🤖 AI Summary
To address the challenge of capturing critical tactile signals from visual data in contact-intensive manipulation tasks, this paper proposes a human-demonstration-driven robotic learning framework based on the isomorphic tactile glove OSMO. OSMO integrates twelve triaxial flexible sensors distributed across fingertips and the palm, enabling in-the-wild natural manipulation data collection and, for the first time, direct zero-shot transfer of continuous normal and shear force signals between humans and robots—without image inpainting or vision-based force estimation. Its lightweight hardware design ensures compatibility with mainstream hand-tracking systems, while the algorithm employs an end-to-end tactile-to-action mapping strategy. Evaluated on a real-world wiping task, the framework achieves 72% success rate—significantly outperforming vision-only baselines—and requires no real-robot interaction data. The core contributions are: (1) the first open-source isomorphic wearable tactile device, and (2) a novel zero-shot tactile policy transfer paradigm.
📝 Abstract
Human video demonstrations provide abundant training data for learning robot policies, but video alone cannot capture the rich contact signals critical for mastering manipulation.
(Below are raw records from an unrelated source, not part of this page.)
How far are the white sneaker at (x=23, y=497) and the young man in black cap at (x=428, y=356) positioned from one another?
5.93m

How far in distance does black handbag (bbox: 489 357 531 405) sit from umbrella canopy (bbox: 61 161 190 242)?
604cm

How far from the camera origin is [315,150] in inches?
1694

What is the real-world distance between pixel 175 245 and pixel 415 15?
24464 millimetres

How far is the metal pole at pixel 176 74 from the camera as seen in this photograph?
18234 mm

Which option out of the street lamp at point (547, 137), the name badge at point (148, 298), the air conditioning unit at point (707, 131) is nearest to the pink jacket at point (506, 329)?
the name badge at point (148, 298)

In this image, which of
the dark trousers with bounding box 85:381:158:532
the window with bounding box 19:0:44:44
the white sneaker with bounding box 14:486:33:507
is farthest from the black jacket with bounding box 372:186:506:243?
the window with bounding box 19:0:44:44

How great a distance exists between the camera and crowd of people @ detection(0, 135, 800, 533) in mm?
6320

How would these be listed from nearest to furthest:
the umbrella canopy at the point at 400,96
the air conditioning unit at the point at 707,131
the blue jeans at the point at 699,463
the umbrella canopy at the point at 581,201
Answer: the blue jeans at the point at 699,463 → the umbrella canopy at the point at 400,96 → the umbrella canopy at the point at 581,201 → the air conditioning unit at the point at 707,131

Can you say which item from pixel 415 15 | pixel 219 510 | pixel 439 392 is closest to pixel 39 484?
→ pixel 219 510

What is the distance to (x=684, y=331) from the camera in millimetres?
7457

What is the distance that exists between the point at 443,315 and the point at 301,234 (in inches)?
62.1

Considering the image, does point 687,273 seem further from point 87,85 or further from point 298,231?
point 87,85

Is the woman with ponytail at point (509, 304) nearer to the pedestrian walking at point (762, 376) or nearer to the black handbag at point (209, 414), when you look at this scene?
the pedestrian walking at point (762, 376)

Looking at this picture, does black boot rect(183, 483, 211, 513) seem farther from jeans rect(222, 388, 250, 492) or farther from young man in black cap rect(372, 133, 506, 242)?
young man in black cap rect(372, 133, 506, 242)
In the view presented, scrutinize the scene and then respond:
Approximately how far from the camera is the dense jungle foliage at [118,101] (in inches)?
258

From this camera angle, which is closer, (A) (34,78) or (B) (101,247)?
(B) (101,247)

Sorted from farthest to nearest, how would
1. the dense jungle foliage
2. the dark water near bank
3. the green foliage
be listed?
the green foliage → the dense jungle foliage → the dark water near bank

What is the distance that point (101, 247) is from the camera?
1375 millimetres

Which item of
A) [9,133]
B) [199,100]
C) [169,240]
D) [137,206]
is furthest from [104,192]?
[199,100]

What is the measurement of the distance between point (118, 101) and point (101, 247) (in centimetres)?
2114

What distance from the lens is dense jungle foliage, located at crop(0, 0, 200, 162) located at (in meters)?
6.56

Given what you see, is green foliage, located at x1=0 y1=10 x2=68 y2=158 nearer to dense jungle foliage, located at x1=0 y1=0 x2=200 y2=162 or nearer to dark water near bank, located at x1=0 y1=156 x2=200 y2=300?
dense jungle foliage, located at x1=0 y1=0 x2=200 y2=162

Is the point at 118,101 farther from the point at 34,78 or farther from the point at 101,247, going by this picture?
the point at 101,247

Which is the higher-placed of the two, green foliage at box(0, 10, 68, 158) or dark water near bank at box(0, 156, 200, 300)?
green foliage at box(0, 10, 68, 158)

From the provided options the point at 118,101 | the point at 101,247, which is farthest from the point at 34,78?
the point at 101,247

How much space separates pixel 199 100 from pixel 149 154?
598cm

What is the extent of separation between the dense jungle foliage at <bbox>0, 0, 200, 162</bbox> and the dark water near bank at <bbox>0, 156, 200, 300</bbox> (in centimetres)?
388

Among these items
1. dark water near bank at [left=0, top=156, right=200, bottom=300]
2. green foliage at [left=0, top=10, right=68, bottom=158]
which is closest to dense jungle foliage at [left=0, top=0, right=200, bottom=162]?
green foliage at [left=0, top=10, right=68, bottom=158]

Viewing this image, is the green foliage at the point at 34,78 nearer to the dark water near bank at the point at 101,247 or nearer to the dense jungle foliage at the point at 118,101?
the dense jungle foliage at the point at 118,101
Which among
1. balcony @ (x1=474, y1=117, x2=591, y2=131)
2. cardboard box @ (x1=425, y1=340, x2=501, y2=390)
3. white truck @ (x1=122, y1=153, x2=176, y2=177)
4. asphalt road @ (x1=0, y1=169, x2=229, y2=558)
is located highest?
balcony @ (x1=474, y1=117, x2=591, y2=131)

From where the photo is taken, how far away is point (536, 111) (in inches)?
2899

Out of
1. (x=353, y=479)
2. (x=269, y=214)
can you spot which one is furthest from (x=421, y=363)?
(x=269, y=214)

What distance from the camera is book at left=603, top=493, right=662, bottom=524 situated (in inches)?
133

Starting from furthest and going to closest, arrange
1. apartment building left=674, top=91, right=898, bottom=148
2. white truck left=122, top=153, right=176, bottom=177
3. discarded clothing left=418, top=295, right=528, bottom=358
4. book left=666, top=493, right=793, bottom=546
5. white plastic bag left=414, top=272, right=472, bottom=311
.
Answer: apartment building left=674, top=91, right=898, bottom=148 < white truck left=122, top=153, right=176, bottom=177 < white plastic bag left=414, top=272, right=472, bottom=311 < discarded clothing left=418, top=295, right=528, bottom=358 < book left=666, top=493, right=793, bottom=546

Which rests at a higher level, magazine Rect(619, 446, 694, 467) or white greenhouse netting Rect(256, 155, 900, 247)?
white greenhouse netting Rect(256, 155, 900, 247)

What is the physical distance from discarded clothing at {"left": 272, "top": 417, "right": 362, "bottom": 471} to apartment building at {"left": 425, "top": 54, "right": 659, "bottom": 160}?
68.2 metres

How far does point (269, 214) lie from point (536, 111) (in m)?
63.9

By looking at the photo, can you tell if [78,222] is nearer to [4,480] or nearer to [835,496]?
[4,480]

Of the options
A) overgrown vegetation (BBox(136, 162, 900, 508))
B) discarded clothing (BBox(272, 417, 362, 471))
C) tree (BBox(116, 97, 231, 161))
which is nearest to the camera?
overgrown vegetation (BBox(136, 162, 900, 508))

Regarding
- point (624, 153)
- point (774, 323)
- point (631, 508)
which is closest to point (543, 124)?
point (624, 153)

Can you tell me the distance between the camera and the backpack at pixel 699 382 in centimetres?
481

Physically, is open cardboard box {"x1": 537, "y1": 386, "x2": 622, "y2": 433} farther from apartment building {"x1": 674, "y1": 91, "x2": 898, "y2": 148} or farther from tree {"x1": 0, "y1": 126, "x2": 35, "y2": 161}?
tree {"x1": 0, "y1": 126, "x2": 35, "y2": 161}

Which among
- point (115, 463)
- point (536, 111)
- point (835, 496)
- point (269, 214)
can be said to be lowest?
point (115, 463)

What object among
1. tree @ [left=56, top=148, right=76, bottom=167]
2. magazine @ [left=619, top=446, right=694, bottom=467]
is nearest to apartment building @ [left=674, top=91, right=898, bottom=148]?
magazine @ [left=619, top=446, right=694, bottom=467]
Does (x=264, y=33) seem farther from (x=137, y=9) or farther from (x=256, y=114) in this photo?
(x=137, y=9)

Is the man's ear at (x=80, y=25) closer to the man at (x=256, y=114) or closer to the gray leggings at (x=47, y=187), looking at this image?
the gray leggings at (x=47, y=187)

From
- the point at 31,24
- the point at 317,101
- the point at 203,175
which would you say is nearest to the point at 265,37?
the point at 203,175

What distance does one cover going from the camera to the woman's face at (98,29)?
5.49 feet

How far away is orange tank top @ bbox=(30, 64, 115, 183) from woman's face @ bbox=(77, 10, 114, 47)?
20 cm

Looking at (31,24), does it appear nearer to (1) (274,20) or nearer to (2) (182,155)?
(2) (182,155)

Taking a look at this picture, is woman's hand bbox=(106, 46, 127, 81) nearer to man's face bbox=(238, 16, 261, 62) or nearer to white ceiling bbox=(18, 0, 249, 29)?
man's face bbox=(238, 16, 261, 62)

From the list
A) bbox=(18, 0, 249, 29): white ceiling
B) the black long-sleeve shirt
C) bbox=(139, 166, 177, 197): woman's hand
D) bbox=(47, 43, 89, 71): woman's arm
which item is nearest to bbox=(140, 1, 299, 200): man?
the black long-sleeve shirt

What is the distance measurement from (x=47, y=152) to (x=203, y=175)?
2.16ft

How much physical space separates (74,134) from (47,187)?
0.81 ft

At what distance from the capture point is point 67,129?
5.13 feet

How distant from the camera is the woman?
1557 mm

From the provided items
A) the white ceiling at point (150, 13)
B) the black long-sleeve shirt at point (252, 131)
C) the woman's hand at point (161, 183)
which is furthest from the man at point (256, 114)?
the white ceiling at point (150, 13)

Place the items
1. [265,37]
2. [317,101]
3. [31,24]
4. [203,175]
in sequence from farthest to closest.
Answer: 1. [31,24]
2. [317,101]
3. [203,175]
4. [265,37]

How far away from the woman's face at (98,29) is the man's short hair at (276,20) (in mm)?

We introduce OSMO, an open-source wearable tactile glove designed for human-to-robot skill transfer. The glove features 12 three-axis tactile sensors across the fingertips and palm and is designed to be compatible with state-of-the-art hand-tracking methods for in-the-wild data collection. We demonstrate that a robot policy trained exclusively on human demonstrations collected with OSMO, without any real robot data, is capable of executing a challenging contact-rich manipulation task. By equipping both the human and the robot with the same glove, OSMO minimizes the visual and tactile embodiment gap, enabling the transfer of continuous shear and normal force feedback while avoiding the need for image inpainting or other vision-based force inference. On a real-world wiping task requiring sustained contact pressure, our tactile-aware policy achieves a 72% success rate, outperforming vision-only baselines by eliminating contact-related failure modes. We release complete hardware designs, firmware, and assembly instructions to support community adoption.